═════ TEXTE SOURCE

Le 11 octobre a lieu la rafle des hommes du village. Au cours de la nuit précédente ont déjà été pris ceux des hameaux (Pied‑des‑Côtes, Beuveroux, Grand Crochet, Ban, Époisses), ceux du Champey, et encore d’autres de la Bouverie. Les Allemands qui ont des listes en main frappent à toutes les portes.

Les familles du Centre sont informées par le garde‑champêtre ou des conseillers municipaux : tous les hommes de 15 à 55 ans doivent être sur la place à midi, chacun préparera une musette avec deux à trois jours de vivres.

Entre temps les hommes des hameaux sont conduits au centre d’où ils partent à pied pour Belfort. Cela se passe dans la matinée.

 

À l’heure dite, les hommes pris au Centre se retrouvent sur la place. Les feldgendarmes venus de Belfort les font entrer dans le préau des écoles. Là, deux nouveaux groupes composés chacun de 30 à 40 hommes sont constitués, les listes vérifiées. Les hommes de Champagney sont entourés de leur famille, des enfants circulent autour des groupes. La salle est remplie de tout ce monde.

 

Cependant tous ne sont pas au triste rendez‑vous. Une fois encore, le destin de chacun va s’accomplir. Il est des circonstances où il n’est pas question de réfléchir des heures avant de prendre une décision.

Ainsi, lorsqu’ils sont au préau, un garde allemand d’origine autrichienne ouvre la porte à Georges Péroz, Gaston Didier et leurs voisins. Il leur fait signe de se sauver. Mais il a beau leur faire comprendre qu’il n’y aura pas de représailles à l’encontre de leur famille, ils ne franchiront pas le pas. Maurice Gouhenant, ce onze octobre, se cachera dans une cheminée, Charles et Henri Jacoberger, Maurice Boillat et bien d’autres resteront également cachés chez eux. Alfred Graizely a de « la chance » : il a la diphtérie. Le médecin allemand qui le visite, le quitte rapidement levant les bras au ciel. Autre « parade », provoquée cette fois : Jules André se coupe au pied avec un rasoir. Il sera recousu à l’infirmerie allemande de l’ancien hôtel Frechin.

══════════
═════ EXTRAIT DE DONNÉES

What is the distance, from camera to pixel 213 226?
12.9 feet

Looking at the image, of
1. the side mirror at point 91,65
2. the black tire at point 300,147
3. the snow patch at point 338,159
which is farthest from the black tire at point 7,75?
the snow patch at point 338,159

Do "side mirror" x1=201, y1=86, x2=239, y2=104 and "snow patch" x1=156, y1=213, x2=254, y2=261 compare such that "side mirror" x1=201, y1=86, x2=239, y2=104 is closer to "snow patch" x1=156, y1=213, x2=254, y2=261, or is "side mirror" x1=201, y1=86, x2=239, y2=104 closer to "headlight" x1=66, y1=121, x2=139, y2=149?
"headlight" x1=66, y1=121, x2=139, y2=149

══════════
═════ EXTRAIT DE DONNÉES

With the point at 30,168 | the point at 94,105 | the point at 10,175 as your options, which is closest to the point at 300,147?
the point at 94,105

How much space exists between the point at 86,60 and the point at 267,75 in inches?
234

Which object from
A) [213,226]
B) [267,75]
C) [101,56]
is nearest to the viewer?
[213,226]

══════════

## CONSIGNES
**A)** Dans le passage du récit de la rafle qui commence à "Entre temps les" et se termine à "prendre une décision.", remplacez "feldgendarmes" par "gendarmes allemands", puis redonnez ce passage en entier, s'il vous plaît.
**B)** Écrivez la suite du récit de la rafle de Champagney à partir de sa dernière phrase.
Le listing ne sert à rien ici.

## RÉPONSES FOURNIES
**A)**
Entre temps les hommes des hameaux sont conduits au centre d’où ils partent à pied pour Belfort. Cela se passe dans la matinée.

 

À l’heure dite, les hommes pris au Centre se retrouvent sur la place. Les gendarmes allemands venus de Belfort les font entrer dans le préau des écoles. Là, deux nouveaux groupes composés chacun de 30 à 40 hommes sont constitués, les listes vérifiées. Les hommes de Champagney sont entourés de leur famille, des enfants circulent autour des groupes. La salle est remplie de tout ce monde.

 

Cependant tous ne sont pas au triste rendez‑vous. Une fois encore, le destin de chacun va s’accomplir. Il est des circonstances où il n’est pas question de réfléchir des heures avant de prendre une décision.

**B)**
En début d’après‑midi le deuxième groupe se met en marche, vers quinze heures aura lieu le départ de la troisième colonne. Le voyage est dangereux, des rubans délimitent un chemin à travers les terrains minés. Les derniers partis arriveront à Belfort avec la nuit. A ce moment là, leurs compagnons ayant quitté Champagney avant eux, ont déjà été embarqués dans des wagons à bestiaux et emmenés en Allemagne (Eugène Boisot qui fait partie des hommes pris tôt le matin aux Époisses se retrouvera dans une fonderie à Stuttgart pour une durée de neuf mois. A son retour il ne pèsera plus que 48 Kg. De ce même groupe, Léon Bruez s’évadera, sautant dans un fossé à Evette).

L’itinéraire pour rejoindre Belfort est le suivant : rue de la gare, le Magny, le Bochor, le Petit‑Ban, Errevet, Evette, le Salbert, Valdoie.

 
DSCF7748
La montée du Bochor de nos jours

Arrivé au Bochor, le deuxième groupe subit un violent tir d’artillerie, il est éparpillé et c’est chacun pour soi. Il y a des tués et des blessés. Henri et Armand Brocard (Père et oncle d’André Brocard) sont mortellement atteints. Lucienne Millotte écrit sur cet épisode : « Mon père me racontait qu’il avait la tête de mon frère entre les jambes et qu’il pensait qu’ils allaient mourir. » (Lettre à l’auteur, juillet 1998). Vers dix‑sept heures, Gouju et Gaston Cazer traînant chacun la jambe sont de retour au village (Du Journal Morand à la date du mercredi 11 octobre 1944).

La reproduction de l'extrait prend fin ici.